*REQUIRED TASK 1*: Translate into French the following sentence from the excerpt on public transport demand: "Accessibility is a general term referring to the degree to which a system is usable by as many people as possible."

>> start TEXT EXCERPT

Another factor that influences the choice of travel mode between origin-destination pairs is the travel time differentials between private car and bus (Cervero and Kockelman, 1997). There are differences between the sensitiveness to changes in travel times and to those in fares. Bresson et al. (2003) reported that the working population was more sensitive to trip duration by bus than by car and riders were more approximately twice as sensitive to changes in travel time as they were to changes in fares. However, we should also add travelers characteristics (personal features) to these time related factors. The issue is discussed more in detail below.
(1) Walk (access) time and accessibility of transport services: A significant factor in PT demand is the access time or distance that someone should overcome to get to a service stop. The use of PT involves walking to/from home (or office or school, etc.) or transfer between vehicles or modes. Walk time can be expected to have a premium value since it incurs greater effort, there are fewer opportunities for making productive use of time and it may be undertaken in a less pleasant environment, which is followed by wait time and then in-vehicle time (Wardman, 2004). Walking time is generally perceived negatively except on very long journeys (Walle and Steenberghen, 2006).
Accessibility is a general term referring to the degree to which a system is usable by as many people as possible. It is the suitability of the public transport network to get individuals from their system entry point to their system exit location in a reasonable amount of time (Murray et al., 1998). It refers to the ease of reaching destinations.
The reason that the degree of accessibility has a major influence on the demand is mainly because the travelers are unlikely to use the services that are inconvenient for them, thus encompassing the operational functioning of the transport system. Therefore it is important to reduce the access time and increase the convenience for travelers to reach to the services.
Access time is mentioned about origin and destination based access. The origin based access is the distance from ones residence to the nearest PT service stop, while the destination based access represents the distance from ones desired trip target to the nearest PT service stop. Access to PT is an important service performance measure (Murray, 2001) because the access and egress both determine the availability of PT and the demand at large (Bovy et al., 1991). An increase in access time (or distance) is connected with a decrease in use of PT services (Cervero, 2001). If access time (or distance) exceeds a maximum threshold, travelers are likely to prefer alternative transport modes other than PT. If it is within the acceptable limits, the preference of use depends on how convenient the system is (Krkygsman et al., 2004). Hossain et al. (2010) investigates the impact of walking distance on the attractiveness of transit. The study considers alternative utility functions for the transit option with different representations of the walking component, considering variations in sensitivities with distance, age, gender, income, car ownership and journey component (origin end vs. destination end). It has been found that walking distances to and from bus stops have important and significant influences of the attractiveness of bus use, along with fares, ride times and schedule mis-match times, indicating that all of these have negative values, which mean the attractiveness of transit is reduced as these values increase. However, the study identifies differences in sensitivities to walking distance across gender, age and vehicle ownership.

>> end TEXT EXCERPT
>> start INPUT RECORDS

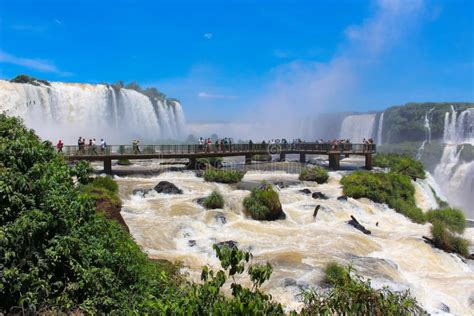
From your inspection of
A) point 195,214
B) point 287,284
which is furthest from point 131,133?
point 287,284

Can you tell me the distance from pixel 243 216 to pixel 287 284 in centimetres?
819

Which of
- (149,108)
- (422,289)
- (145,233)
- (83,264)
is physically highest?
(149,108)

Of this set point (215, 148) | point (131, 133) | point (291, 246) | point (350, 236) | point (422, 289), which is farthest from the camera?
point (131, 133)

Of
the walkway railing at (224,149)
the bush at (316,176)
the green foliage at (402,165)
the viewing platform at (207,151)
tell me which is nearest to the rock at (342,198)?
the bush at (316,176)

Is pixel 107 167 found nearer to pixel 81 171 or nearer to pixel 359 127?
pixel 81 171

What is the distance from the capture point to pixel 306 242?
1555cm

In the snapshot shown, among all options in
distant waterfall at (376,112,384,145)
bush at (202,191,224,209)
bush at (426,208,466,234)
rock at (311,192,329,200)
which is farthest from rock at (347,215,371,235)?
distant waterfall at (376,112,384,145)

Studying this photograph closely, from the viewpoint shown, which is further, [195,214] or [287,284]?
[195,214]

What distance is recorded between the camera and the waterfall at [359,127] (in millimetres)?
69750

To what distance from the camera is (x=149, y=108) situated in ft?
214

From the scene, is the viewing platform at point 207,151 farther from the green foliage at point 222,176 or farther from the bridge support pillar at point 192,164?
the green foliage at point 222,176

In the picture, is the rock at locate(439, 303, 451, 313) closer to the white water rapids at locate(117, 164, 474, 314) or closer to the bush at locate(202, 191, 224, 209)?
the white water rapids at locate(117, 164, 474, 314)

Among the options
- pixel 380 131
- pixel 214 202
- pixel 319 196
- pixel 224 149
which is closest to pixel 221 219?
pixel 214 202

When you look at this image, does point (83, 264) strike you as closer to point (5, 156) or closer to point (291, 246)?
point (5, 156)
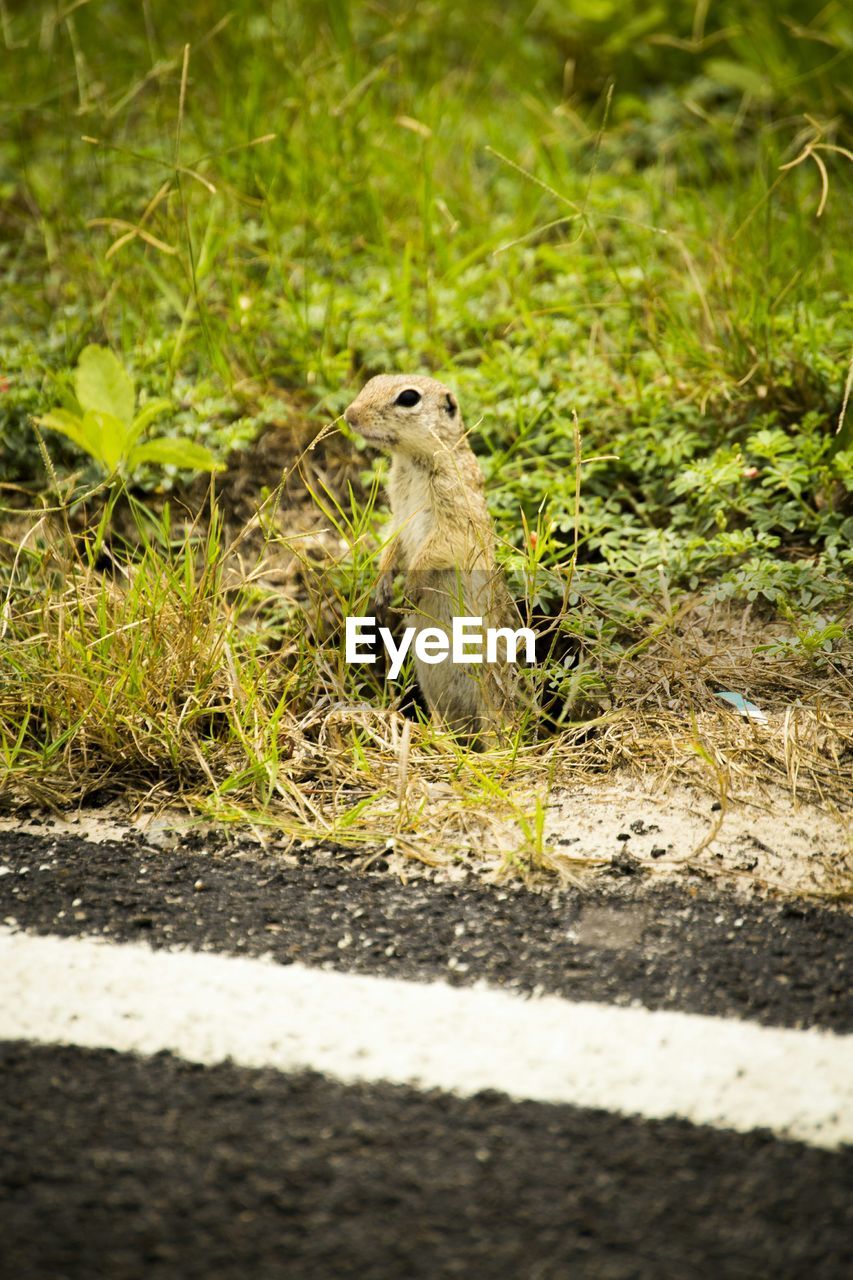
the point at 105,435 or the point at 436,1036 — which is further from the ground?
the point at 105,435

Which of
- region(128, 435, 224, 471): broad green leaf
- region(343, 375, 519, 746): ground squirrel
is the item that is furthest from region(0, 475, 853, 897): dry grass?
region(128, 435, 224, 471): broad green leaf

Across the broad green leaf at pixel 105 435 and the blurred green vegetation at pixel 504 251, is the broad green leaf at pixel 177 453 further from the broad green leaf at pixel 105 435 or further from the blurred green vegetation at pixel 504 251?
the blurred green vegetation at pixel 504 251

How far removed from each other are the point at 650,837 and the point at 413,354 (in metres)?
2.55

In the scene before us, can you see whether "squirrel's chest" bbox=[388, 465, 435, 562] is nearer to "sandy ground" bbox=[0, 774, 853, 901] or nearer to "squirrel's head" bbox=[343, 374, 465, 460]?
"squirrel's head" bbox=[343, 374, 465, 460]

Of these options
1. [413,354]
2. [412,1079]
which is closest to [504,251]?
[413,354]

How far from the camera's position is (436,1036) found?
210 centimetres

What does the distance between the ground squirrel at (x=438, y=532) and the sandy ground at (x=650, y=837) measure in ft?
2.43

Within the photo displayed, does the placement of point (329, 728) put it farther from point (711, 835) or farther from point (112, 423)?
point (112, 423)

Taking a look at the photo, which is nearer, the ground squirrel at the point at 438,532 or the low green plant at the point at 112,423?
the ground squirrel at the point at 438,532

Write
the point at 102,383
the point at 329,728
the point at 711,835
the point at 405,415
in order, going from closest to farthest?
the point at 711,835 < the point at 329,728 < the point at 405,415 < the point at 102,383

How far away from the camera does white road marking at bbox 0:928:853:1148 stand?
1.95 meters

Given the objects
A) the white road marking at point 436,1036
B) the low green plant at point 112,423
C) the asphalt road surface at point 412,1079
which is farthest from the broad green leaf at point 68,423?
the white road marking at point 436,1036

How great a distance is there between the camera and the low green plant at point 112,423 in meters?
3.90

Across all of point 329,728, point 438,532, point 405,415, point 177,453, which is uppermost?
point 405,415
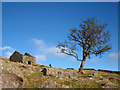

>> end INPUT RECORDS

*REQUIRED TASK 2*: In the listing, take the lines starting at the one containing "In the scene" and ending at the one containing "1.95 meters", and switch "photo" to "image" throughout them. Reproduce only those lines, leaving everything else unchanged.

*WRITTEN SOLUTION 1*: L'accessibilité est un terme général désignant la mesure dans laquelle un système est utilisable par le plus grand nombre de personnes possible.

*WRITTEN SOLUTION 2*:
In the scene before us, can you see whether "squirrel's chest" bbox=[388, 465, 435, 562] is nearer to "sandy ground" bbox=[0, 774, 853, 901] or nearer to "squirrel's head" bbox=[343, 374, 465, 460]?
"squirrel's head" bbox=[343, 374, 465, 460]

Of these options
1. [413,354]
2. [412,1079]
which is closest to [504,251]?
[413,354]

How far from the camera's position is (436,1036) found?
210 centimetres

What does the distance between the ground squirrel at (x=438, y=532) and the sandy ground at (x=650, y=837) measure in ft?
2.43

Within the image displayed, does the placement of point (329, 728) put it farther from point (711, 835) or farther from point (112, 423)?
point (112, 423)

Taking a look at the image, which is nearer, the ground squirrel at the point at 438,532 or the low green plant at the point at 112,423?
the ground squirrel at the point at 438,532

Write
the point at 102,383
the point at 329,728
the point at 711,835
the point at 405,415
in order, going from closest to farthest?
the point at 711,835 < the point at 329,728 < the point at 405,415 < the point at 102,383

How far away from the camera does white road marking at bbox 0:928:853:1148 stand?
1.95 meters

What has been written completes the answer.